▶ **Goal of the exercise**
Answer these questions from the passage on the fur trade and American independence:
(a) In what year did La Salle and Hennepin cross Lake Erie?
(b) Across which portage were the packs carried when traders took the Lake Erie route?
(c) How many men garrisoned the fort at Detroit?

▶ **Source document**
THE FUR-TRADE AND AMERICAN INDEPENDENCE.

From the year 1679, when La Salle and Hennepin crossed Lake Erie with the first vessel that had ever disturbed the waters of that lake, the face of the country had been, down to the time of the English occupation, but little changed. During the period of the French power in this quarter, the fur-trade had been vigorously carried on along the great chain of lakes, and through every channel in which it could be made to circulate, either by companies chartered for that object, or by individual enterprise. The cou reurs des bois, who acted, says La Honton, "like East Indiamen and pirates," returning periodically from their inland voyages to swell the population at the different posts, brought with them in bark canoes the furs and peltry which they had collected, and deposited them at the factories erected to receive them; from thence they were at regular seasons transported to the headquarters of the trade at Montreal and Quebec, where they were shipped for Europe.

The principal channels through which this traffic was carried on between the upper and lower provinces continued to be the Ottawa river or Lake Erie, the packs, when the latter course was adopted, being transported across the portage of Niagara Falls upon the backs of the traders.

The condition of this trade under the French, although depending much on the peculiar character of the people, was essentially modified by the positive operation of the laws. The government of the colony was, it is true, exercised with apparent mildness, but still it was impressed with those harsh principles which characterized the most aristocratic period of the Bourbons. Even the form of land distribution, founded on the Coutume de Paris, was extended to the French colonies of the West. Its operation was exceedingly oppressive, and greatly retarded the growth of the settlement. It confined the energies of the people to narrow tracts of land, granted under burdensome conditions, placing them in the power of seigneurs, which was but another name for masters, instead of opening the broad and fertile bosom of the West to free and unencumbered industry, such as is now effecting such extraordinary changes in that region under the equal laws of our own Republic. The people under this system were but the mere appendages of large corporations, parts of a vast machine which was planned and kept in motion solely for the benefit of royal monopolies.

It has been remarked that the aspect of things in these remote regions was but little changed after they came into the possession of the English

The chapels and the forts continued in much the same state; the little farms of the French, surrounded by pickets, stretched along the banks of the streams as before; and the country presented a variegated aspect of French, English, and Indian manners. The red coats of the British regulars contrasted very strikingly with the peasant garb of the French farmers, and with the wild and fantastic dress of the natives.

The insurrection being quelled, a system of conciliatory measures was adopted to secure the good-will of the disaffected tribes; small grants of land were made around the posts, and the Indians themselves were induced to cede portions of their territory for a trifling consideration to the French colonists. These grants were made, however, without any authority from the British Government. The French settlements extended along the banks of the Detroit and St. Clair rivers to the distance of about twenty miles above and below the town, with here and there a lonely hut of some French trader at a favorable point in the interior. Detroit continued to be the most prominent post, and three years after the Pontiac war the town contained not less than a hundred houses, independent of the barracks. On the west side of the town lay the commons, which received the name of the King's Garden. The fort was surrounded by pickets and mounted with small cannon, was garrisoned by two hundred men, and the commandant exercised a sort of arbitrary power under the general supervision of the governor-general of Canada.

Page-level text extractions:
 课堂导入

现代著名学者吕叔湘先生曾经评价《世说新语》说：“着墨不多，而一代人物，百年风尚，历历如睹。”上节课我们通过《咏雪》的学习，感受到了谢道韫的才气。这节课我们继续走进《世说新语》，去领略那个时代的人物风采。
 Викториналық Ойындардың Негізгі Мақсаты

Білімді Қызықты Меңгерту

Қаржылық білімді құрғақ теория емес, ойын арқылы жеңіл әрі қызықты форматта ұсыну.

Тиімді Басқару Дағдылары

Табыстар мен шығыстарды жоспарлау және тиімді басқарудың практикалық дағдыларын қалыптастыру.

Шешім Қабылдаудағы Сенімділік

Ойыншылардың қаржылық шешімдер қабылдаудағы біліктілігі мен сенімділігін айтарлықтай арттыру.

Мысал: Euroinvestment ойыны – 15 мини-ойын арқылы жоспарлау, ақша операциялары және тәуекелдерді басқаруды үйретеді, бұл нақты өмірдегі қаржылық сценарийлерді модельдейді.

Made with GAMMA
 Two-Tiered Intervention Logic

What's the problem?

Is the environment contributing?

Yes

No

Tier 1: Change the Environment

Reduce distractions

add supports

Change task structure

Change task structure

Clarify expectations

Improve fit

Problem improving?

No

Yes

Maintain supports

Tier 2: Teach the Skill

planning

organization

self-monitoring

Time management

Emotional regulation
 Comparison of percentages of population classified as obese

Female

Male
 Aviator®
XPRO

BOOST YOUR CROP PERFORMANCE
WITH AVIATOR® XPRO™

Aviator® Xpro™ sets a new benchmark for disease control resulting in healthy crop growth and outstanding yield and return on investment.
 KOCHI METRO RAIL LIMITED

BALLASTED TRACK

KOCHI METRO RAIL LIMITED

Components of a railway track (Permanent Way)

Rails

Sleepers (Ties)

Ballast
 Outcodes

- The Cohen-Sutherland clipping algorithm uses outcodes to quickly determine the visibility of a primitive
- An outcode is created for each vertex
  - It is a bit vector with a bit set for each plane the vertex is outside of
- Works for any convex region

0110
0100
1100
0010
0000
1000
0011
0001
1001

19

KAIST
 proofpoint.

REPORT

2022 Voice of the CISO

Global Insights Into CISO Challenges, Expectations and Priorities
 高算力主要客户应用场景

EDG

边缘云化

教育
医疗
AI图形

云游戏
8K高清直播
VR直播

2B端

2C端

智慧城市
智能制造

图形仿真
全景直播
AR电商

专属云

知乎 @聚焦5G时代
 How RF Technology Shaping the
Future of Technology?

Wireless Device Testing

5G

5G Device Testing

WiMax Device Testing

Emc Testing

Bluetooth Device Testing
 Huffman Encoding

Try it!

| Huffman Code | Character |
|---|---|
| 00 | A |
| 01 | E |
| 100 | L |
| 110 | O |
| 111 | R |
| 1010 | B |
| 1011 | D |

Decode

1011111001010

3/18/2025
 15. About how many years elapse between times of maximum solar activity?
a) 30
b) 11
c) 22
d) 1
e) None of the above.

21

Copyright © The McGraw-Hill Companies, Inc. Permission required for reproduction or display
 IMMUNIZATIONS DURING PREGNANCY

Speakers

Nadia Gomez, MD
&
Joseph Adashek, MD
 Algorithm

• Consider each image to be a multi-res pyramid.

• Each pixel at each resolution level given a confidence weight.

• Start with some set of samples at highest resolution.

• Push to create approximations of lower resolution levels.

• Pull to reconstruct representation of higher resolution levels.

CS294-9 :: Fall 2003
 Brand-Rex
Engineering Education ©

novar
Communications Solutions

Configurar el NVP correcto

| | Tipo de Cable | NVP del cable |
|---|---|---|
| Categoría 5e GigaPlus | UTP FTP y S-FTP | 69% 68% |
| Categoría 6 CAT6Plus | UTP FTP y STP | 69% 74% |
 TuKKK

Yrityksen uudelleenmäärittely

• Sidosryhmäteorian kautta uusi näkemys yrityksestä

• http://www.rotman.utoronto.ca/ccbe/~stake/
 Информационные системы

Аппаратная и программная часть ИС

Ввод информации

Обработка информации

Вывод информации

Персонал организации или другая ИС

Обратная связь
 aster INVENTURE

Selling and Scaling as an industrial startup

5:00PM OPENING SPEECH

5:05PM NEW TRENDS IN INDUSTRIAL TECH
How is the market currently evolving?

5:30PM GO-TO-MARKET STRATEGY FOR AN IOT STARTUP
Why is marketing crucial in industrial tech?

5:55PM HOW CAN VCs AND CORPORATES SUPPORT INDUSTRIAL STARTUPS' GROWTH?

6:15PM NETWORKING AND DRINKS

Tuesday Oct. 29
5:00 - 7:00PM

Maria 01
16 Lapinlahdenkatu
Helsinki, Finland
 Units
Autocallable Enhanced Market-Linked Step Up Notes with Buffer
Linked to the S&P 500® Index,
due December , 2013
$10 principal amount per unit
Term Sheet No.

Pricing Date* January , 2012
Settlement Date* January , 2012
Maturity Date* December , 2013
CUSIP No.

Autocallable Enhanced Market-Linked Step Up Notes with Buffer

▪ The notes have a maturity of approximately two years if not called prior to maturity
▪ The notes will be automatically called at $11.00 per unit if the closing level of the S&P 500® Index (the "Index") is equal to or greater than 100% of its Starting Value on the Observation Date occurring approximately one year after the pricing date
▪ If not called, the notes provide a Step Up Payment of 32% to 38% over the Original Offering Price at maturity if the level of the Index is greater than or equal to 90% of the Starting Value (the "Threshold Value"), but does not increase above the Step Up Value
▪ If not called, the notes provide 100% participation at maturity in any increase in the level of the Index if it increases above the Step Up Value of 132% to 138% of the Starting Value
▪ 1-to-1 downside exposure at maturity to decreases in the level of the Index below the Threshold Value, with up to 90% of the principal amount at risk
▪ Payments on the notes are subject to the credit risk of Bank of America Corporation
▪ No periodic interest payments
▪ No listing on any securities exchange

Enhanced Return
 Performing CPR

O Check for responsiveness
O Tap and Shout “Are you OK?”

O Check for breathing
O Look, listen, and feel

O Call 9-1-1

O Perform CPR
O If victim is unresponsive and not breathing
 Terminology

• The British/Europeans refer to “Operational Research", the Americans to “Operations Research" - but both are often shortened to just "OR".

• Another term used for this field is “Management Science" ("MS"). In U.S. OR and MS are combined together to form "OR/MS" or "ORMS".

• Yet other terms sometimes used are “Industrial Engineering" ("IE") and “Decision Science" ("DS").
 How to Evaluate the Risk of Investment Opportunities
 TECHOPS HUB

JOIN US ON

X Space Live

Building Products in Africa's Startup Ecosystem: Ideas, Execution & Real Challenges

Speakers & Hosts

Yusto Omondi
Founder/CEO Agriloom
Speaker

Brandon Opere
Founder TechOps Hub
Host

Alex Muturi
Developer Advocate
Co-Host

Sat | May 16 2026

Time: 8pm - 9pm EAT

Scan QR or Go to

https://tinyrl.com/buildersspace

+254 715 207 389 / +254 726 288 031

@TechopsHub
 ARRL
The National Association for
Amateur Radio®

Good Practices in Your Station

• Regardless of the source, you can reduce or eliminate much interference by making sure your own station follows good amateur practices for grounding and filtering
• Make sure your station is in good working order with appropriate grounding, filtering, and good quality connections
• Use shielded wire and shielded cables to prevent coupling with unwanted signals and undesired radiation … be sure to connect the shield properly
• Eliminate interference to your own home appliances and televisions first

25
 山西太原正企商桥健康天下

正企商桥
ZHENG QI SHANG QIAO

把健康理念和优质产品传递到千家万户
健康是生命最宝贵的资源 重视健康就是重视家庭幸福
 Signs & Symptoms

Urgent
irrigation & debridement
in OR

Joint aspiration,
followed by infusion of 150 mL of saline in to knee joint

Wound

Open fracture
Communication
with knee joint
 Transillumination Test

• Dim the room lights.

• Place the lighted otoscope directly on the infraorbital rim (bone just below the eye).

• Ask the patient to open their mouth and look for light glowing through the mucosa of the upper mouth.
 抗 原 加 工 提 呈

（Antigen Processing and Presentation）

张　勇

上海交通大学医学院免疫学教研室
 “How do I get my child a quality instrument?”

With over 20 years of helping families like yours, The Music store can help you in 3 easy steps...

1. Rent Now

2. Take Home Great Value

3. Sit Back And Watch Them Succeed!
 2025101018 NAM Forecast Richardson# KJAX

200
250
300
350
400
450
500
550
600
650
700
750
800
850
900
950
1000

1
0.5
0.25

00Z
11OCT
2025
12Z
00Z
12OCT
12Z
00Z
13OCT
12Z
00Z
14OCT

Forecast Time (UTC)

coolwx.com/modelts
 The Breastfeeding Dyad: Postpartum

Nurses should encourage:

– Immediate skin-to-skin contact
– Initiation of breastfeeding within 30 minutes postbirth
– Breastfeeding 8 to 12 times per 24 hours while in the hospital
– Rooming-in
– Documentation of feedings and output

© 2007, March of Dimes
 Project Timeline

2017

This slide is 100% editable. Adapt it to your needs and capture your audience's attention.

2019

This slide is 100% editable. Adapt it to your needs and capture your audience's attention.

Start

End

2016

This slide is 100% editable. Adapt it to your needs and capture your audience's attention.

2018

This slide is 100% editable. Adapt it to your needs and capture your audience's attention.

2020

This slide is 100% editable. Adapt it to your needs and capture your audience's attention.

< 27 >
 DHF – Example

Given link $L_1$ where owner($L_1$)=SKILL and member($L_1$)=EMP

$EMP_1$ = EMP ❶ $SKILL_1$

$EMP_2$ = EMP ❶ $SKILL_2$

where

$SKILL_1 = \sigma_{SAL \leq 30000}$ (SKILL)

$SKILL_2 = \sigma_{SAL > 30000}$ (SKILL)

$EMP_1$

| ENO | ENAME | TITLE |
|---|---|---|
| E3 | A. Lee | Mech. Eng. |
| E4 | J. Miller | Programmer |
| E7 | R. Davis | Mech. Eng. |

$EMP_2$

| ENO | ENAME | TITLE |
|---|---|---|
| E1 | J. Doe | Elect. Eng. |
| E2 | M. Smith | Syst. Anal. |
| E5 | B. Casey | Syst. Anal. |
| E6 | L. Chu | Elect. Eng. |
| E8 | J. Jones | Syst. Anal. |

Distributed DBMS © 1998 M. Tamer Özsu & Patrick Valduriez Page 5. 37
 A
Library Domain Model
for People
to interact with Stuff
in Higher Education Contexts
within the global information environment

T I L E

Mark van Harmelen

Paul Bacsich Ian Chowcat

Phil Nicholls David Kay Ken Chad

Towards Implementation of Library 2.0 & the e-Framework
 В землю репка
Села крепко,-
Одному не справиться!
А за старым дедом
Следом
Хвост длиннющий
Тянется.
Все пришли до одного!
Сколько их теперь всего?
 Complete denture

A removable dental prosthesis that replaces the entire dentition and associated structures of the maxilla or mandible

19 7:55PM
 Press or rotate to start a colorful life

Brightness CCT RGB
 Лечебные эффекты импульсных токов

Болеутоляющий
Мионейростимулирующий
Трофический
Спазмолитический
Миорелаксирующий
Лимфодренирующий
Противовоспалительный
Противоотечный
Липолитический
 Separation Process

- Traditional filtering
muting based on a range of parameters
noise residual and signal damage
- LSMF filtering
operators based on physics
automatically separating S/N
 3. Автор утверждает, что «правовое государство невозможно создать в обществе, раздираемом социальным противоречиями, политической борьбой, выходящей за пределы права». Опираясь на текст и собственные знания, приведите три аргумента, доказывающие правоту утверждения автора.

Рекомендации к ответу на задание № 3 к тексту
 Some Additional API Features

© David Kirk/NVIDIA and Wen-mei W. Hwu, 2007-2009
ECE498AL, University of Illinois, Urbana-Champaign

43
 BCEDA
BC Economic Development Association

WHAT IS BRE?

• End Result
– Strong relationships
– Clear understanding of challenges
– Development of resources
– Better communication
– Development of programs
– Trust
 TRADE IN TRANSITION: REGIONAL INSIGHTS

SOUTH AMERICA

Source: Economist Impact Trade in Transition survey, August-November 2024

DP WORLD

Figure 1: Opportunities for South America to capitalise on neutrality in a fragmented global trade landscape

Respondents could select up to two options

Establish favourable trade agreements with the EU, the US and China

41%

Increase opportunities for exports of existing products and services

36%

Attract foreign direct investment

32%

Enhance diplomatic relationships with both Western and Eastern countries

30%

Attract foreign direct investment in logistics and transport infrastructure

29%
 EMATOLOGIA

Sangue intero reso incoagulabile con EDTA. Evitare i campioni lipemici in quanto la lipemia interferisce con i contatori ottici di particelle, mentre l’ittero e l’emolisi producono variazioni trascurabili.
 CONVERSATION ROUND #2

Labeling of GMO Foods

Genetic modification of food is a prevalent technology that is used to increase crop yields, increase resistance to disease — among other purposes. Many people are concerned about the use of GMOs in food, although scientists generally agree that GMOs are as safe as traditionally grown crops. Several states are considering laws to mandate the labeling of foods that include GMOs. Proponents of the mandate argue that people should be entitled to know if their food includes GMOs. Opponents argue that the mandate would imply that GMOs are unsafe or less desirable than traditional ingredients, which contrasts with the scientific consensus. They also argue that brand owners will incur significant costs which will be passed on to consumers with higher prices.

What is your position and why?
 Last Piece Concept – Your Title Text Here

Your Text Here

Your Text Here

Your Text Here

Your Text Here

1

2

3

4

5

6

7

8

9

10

▶ **Answer for the task**
(a) 1679
(b) The portage of Niagara Falls
(c) Two hundred